Tax the rich to fund education

May 6, 2017
Issue 
Cartoon by Shane Tholen

The federal Minister for Education and Training Simon Birmingham will release a report on May 8 commissioned by the government that will allegedly indicate that universities receive adequate funding for most courses and that their revenues are growing faster than their costs.

This report will be used to justify a proposed $2.8 billion funding cut that will raise the costs of course fees and mean that students will need to repay their HECS debts sooner.

Labor has announced it will block this funding cut. But it was not so long ago that the Julia Gillard Labor government proposed cuts to tertiary education and the end of the student start-up scholarship payments, policies that were later taken up by the Tony Abbott coalition government under former education minister Christopher Pyne.

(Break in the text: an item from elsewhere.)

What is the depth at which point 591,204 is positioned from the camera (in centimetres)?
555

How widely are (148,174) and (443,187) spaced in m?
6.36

This latest round of proposed funding cuts comes after $3.9 billion has been cut from university funding since 2011, as well as $3.7 billion cut from university infrastructure funding.

Almost 40% of Australia’s population engage in university education, but the government funds universities at below the OECD average. With a free education system, Finland has the same participation rate with twice the government expenditure. In 2014 Germany abolished tuition fees, less than 10 years after their failed experiment of introducing fees.

When the concept of free tertiary education is raised, it is often followed by statements about the limited amount of public expenditure available. But there is little questioning of where that public expenditure is currently going.

In the 2016 budget projections for the 2016–17 financial year, more funding was allocated for private schools — $10.6 billion — than was allocated for tertiary education — $9.6 billion. Only 2% of total government spending projected for the year was allocated to higher education.

In 2016 the Australian Tax Office released a list of the 670 companies in Australia which paid no tax in the 2014–15 financial year. At the same time, billions of dollars in subsidies are given to the fossil fuel industry each year.

It is not a matter of limited public expenditure, when successive governments spend billions of dollars on private schools, fail to demand taxes from big businesses and give fossil fuel subsidies to polluting industries.

Norway, Finland, Sweden and Germany, to name just a few, are nations that provide free tertiary education. Some countries even provide free education to international students as well.

It is time for Australia to stop lagging behind Europe. Free tertiary education can be provided for via a progressive taxation system that sees the individually wealthy and corporations pay their fair share of tax.